Magnetic field extrapolation in active region well comparable with observations in multiple layers

TL;DR

This study compares magnetohydrostatic and force-free field extrapolation methods in an active solar region, showing that the MHS approach better reproduces observed fine magnetic structures across multiple atmospheric layers.

Contribution

The paper introduces and validates a magnetohydrostatic extrapolation method that captures detailed magnetic structures more accurately than traditional force-free models.

Findings

MHS extrapolation yields magnetic configurations consistent with multi-layer observations.

The method produces highly twisted, coupled flux ropes matching chromospheric and coronal features.
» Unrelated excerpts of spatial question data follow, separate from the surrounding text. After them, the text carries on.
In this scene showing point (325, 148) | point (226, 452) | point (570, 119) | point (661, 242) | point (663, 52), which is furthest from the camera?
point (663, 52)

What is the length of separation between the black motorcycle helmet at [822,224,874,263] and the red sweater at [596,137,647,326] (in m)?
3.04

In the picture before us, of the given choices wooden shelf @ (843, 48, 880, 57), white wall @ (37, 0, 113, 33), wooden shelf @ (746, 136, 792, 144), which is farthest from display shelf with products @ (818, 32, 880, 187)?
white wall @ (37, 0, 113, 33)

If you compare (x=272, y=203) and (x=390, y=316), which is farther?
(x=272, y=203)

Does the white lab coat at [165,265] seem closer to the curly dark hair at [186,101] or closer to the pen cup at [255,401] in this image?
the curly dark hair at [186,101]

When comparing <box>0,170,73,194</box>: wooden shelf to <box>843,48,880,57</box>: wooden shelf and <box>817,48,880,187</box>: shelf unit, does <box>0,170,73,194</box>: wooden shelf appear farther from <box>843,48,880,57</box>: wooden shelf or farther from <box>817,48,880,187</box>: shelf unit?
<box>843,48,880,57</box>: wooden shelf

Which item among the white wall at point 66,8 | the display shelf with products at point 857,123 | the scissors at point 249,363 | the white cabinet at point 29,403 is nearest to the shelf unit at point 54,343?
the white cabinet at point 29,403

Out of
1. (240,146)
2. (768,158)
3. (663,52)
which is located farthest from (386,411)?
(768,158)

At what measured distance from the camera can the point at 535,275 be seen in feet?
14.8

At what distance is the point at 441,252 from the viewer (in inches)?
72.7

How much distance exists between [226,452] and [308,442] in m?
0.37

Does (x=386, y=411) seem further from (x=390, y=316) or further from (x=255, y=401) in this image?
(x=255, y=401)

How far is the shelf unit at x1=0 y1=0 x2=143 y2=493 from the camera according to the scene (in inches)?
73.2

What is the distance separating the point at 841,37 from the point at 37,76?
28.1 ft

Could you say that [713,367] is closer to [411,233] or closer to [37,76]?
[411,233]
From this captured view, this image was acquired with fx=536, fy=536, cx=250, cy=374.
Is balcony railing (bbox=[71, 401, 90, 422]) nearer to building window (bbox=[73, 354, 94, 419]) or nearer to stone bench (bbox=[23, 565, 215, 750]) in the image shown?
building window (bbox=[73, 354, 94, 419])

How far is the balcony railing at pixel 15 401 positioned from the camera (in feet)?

Results suggest MHS is more effective for modeling flux rope formation and eruption precursors.

Abstract

Magnetic field extrapolation is a fundamental tool to reconstruct the three-dimensional magnetic field above the solar photosphere. However, the prevalently used force-free field model might not be applicable in the lower atmosphere with non-negligible plasma \b{eta}, where the crucial process of flux rope formation and evolution could happen. In this work, we perform extrapolation in active region (AR) 12158, based on an recently developed magnetohydrostatic (MHS) method which takes plasma forces into account. By comparing the results with those from the force-free field extrapolation methods, we find that the overall properties, which are characterized by the magnetic free energy and helicity, are roughly the same. The major differences lie in the magnetic configuration and the twist number of magnetic flux rope (MFR). Unlike previous works either obtained sheared arcades or one coherent flux rope, the MHS method derives two sets of MFR, which are highly twisted and slightly coupled. Specifically, the result in the present work is more comparable with the high-resolution observations from the chromosphere, through the transition region to the corona, such as the filament fibrils, pre-eruptive braiding characteristics and the eruptive double-J shaped hot channel. Overall, our work shows that the newly developed MHS method is more promising to reproduce the magnetic fine structures that can well match the observations at multiple layers, and future data-driven simulation based on such extrapolation will benefit in understanding the critical and precise dynamics of flux rope before eruption.